I don’t know if that’s how it works, but if it were, it should at least work in reverse. That is, someone watching anti-vax videos to support their assumptions might be exposed to the actual benefits from a video of the opposing view, and the benefits of vaccinations should be the stronger argument.

But I don’t really believe that people go into the internet with a malleable viewpoint. They start with an assumption and look for those who will affirm it.

If you’re a young earth creationist, you’re not going to be swayed by the occasional exposure to scientific accounts of the Pleistocene era. You’re just going to hang out with people with the same views to reinforce what you already believe and ignore all evidence to the contrary as the stuff of fantasy.


ahem - russia and the 2016 election?


That is incredibly fucking depressing.


But people have studied how anti-vaxxers react to information.
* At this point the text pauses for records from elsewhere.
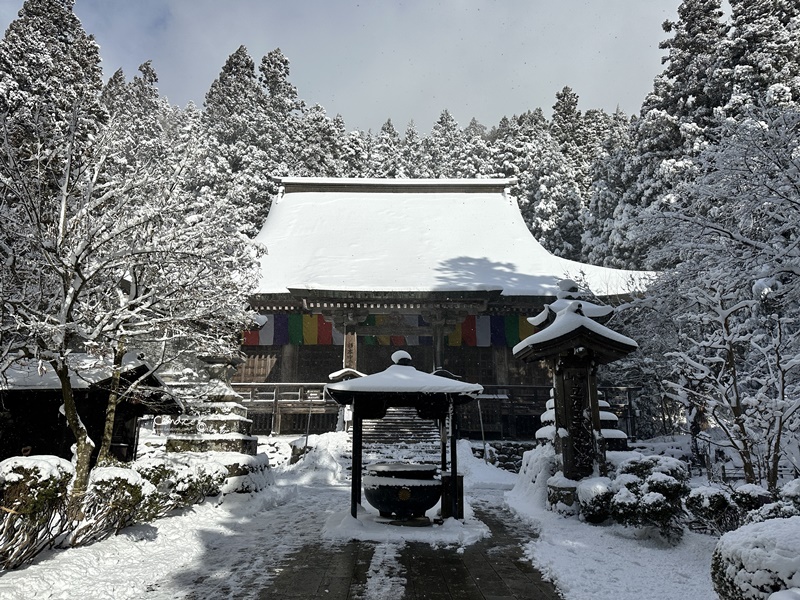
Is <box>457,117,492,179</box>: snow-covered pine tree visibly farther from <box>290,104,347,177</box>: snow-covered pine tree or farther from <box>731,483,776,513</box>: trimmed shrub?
<box>731,483,776,513</box>: trimmed shrub

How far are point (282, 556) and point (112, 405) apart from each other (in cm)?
357

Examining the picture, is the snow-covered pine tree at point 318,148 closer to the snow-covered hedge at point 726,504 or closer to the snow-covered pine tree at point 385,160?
the snow-covered pine tree at point 385,160

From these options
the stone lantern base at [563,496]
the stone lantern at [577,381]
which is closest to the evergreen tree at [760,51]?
the stone lantern at [577,381]

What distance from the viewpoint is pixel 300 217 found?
25.9 m

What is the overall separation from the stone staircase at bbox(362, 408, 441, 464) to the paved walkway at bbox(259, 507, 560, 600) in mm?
7421

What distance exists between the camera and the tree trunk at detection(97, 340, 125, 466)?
7648mm

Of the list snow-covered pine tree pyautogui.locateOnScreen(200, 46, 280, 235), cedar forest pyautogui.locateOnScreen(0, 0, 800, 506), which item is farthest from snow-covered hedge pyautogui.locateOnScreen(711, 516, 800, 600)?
snow-covered pine tree pyautogui.locateOnScreen(200, 46, 280, 235)

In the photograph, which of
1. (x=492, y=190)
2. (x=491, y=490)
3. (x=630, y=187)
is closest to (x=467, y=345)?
(x=491, y=490)

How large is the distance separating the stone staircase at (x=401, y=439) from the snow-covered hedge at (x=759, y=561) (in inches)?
436

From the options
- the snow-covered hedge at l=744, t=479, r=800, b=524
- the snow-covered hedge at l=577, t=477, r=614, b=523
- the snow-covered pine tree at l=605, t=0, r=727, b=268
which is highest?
the snow-covered pine tree at l=605, t=0, r=727, b=268

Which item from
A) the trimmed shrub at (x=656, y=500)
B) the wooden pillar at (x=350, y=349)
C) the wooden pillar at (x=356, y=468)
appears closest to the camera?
the trimmed shrub at (x=656, y=500)

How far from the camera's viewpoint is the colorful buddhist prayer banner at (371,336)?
2014 cm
I’m sure correct information can be useful to put out into the public, but apparently anti-vaxxers tend to become convinced they are right when given actual facts.

I know they did this, but I’m far from convinced they were competent. I’m pretty sure spies are idiots. (I’m not claiming they didn’t influence the election, with how close it was we could probably pin the election on light rain in a few counties, Trump needed everything to go his way, including the Russians)
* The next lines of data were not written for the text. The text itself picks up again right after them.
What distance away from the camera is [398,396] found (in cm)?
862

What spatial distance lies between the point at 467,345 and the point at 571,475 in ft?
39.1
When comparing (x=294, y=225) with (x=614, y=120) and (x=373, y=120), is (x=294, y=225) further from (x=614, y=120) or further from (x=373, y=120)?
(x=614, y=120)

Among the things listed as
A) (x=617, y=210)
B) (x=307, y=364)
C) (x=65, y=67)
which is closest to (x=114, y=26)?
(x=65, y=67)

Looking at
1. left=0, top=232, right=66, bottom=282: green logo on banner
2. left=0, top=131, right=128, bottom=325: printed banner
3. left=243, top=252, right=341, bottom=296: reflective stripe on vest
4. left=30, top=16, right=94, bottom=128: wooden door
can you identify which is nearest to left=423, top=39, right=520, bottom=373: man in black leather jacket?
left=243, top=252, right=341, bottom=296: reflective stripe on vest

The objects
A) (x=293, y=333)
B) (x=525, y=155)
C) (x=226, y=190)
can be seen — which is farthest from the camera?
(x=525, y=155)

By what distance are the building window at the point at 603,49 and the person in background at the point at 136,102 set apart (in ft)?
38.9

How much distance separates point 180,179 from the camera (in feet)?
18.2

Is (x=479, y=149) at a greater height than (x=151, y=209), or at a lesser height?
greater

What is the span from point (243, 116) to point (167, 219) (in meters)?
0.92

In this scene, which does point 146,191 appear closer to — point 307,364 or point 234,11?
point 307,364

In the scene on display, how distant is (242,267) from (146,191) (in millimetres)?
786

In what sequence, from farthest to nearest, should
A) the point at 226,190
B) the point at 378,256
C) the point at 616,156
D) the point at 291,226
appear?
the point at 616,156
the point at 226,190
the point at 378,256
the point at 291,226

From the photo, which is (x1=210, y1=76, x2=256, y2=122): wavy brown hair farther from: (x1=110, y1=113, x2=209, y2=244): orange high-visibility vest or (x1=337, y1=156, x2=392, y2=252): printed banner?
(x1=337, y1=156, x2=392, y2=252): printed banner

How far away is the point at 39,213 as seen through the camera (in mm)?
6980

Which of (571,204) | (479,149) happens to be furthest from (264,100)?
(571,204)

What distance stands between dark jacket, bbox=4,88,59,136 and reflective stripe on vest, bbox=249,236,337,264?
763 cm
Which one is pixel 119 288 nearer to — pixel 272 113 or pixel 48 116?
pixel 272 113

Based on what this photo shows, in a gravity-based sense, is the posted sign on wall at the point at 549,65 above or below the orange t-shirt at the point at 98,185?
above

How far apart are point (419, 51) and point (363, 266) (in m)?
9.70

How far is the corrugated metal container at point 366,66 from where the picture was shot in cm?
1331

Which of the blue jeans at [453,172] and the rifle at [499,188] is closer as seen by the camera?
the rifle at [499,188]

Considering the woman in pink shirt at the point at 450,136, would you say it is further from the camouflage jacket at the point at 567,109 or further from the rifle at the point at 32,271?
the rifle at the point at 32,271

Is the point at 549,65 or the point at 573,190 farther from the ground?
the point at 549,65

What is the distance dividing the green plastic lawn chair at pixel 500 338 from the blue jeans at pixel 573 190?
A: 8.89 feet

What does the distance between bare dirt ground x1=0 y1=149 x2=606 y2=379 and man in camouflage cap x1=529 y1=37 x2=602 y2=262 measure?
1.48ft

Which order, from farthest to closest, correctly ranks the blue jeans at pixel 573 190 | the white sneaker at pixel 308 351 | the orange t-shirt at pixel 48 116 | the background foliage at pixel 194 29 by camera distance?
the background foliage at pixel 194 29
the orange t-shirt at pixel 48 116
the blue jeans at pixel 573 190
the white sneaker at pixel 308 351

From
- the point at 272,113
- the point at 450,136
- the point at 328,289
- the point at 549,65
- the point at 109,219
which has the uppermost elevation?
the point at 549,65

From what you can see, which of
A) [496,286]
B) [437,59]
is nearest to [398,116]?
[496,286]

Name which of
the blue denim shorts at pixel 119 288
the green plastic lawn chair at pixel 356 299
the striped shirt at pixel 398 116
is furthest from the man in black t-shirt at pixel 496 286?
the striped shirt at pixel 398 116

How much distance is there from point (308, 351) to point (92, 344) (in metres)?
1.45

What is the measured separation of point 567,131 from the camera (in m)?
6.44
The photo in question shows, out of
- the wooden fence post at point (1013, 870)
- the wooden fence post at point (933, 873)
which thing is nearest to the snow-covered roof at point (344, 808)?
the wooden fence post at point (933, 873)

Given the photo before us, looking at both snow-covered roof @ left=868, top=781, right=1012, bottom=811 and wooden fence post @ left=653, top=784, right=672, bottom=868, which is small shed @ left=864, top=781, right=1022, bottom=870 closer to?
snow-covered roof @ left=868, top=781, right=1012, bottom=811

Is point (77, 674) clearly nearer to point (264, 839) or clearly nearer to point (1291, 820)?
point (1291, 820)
So, the world is tough, and people, especially young people, are stupid. But they make tons for media companies, so their stupidity is fostered.
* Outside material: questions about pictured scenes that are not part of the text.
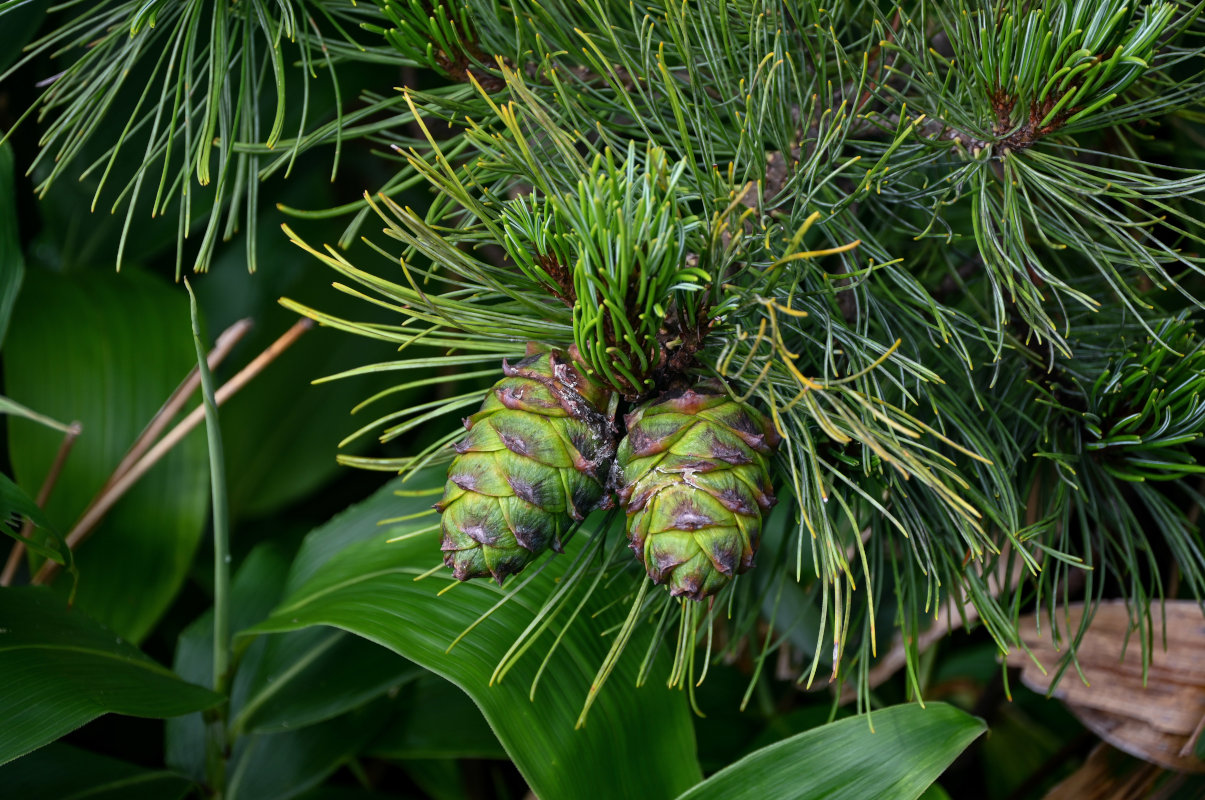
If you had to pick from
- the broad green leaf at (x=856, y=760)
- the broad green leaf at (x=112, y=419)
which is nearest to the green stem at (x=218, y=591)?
the broad green leaf at (x=112, y=419)

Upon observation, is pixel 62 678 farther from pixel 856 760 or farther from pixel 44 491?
pixel 856 760

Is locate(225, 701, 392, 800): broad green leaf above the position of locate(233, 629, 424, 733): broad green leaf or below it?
below

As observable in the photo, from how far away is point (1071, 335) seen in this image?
47 centimetres

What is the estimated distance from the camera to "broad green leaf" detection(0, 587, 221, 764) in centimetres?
40

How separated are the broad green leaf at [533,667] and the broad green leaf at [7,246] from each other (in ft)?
1.00

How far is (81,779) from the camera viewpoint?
53 cm

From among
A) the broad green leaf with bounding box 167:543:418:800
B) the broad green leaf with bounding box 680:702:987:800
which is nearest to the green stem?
the broad green leaf with bounding box 167:543:418:800

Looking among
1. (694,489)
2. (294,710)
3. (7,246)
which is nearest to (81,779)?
(294,710)

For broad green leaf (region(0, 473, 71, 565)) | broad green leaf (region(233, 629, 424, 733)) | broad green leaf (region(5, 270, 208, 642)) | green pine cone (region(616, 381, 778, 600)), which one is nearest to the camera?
green pine cone (region(616, 381, 778, 600))

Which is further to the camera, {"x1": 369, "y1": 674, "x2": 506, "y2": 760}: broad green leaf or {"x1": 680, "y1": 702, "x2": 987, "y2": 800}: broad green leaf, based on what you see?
{"x1": 369, "y1": 674, "x2": 506, "y2": 760}: broad green leaf

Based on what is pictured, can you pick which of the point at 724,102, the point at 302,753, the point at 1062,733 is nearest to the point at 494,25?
the point at 724,102

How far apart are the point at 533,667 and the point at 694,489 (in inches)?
7.1

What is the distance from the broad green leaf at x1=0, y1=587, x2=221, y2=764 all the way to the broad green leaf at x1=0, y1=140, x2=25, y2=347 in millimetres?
217

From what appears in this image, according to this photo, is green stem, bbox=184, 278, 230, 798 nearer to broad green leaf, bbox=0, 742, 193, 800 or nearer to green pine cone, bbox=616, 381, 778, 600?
broad green leaf, bbox=0, 742, 193, 800
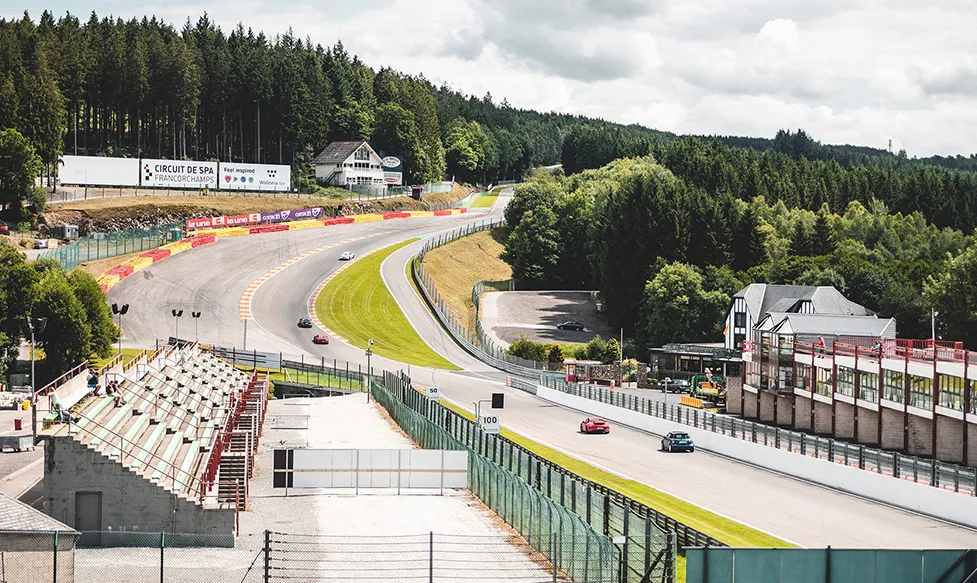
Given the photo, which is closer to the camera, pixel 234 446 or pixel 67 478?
pixel 67 478

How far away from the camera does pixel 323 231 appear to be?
16575cm

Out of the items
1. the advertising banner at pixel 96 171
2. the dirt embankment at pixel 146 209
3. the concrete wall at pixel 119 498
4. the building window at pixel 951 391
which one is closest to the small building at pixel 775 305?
the building window at pixel 951 391

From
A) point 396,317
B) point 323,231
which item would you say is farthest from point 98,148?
point 396,317

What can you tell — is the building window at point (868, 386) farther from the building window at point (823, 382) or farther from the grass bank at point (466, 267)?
the grass bank at point (466, 267)

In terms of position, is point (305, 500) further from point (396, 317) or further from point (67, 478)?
point (396, 317)

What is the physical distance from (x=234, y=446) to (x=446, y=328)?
77839mm

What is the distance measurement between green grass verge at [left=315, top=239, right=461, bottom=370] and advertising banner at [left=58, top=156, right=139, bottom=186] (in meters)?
36.1

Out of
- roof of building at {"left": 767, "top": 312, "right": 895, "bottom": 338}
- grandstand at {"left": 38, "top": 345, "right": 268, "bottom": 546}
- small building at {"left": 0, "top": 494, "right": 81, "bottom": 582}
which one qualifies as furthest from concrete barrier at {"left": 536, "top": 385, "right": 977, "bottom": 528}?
small building at {"left": 0, "top": 494, "right": 81, "bottom": 582}

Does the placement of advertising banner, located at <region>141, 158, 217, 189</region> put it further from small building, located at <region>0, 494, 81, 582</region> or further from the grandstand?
small building, located at <region>0, 494, 81, 582</region>

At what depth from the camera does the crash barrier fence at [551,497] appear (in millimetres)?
27000

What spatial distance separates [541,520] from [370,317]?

There has to be a bottom somewhere down here. We’ll hit it eventually, right? Before the world literally ends? Right?


That sounds awfully nihilistic. I think you get it right that computers and the internet are misrepresented as non-partisan arbiters of truth (giving rise to absurd ideas like e.g. that machine learning is the answer to all the problems of society and justice), and it should be considered more as a tool. But then you say that computers are worthless and basically we’d be better off without them, when really what you then describe is the capitalist implementation of media on the internet where ad revenue and minimum liability is the only thing optimized for.

You aren’t going to beat the right wings attack on epistemology by telling people not to trust anything they see on the internet. No, you can only beat the right wing by using every tool in your disposal to organize the left and to fight the right.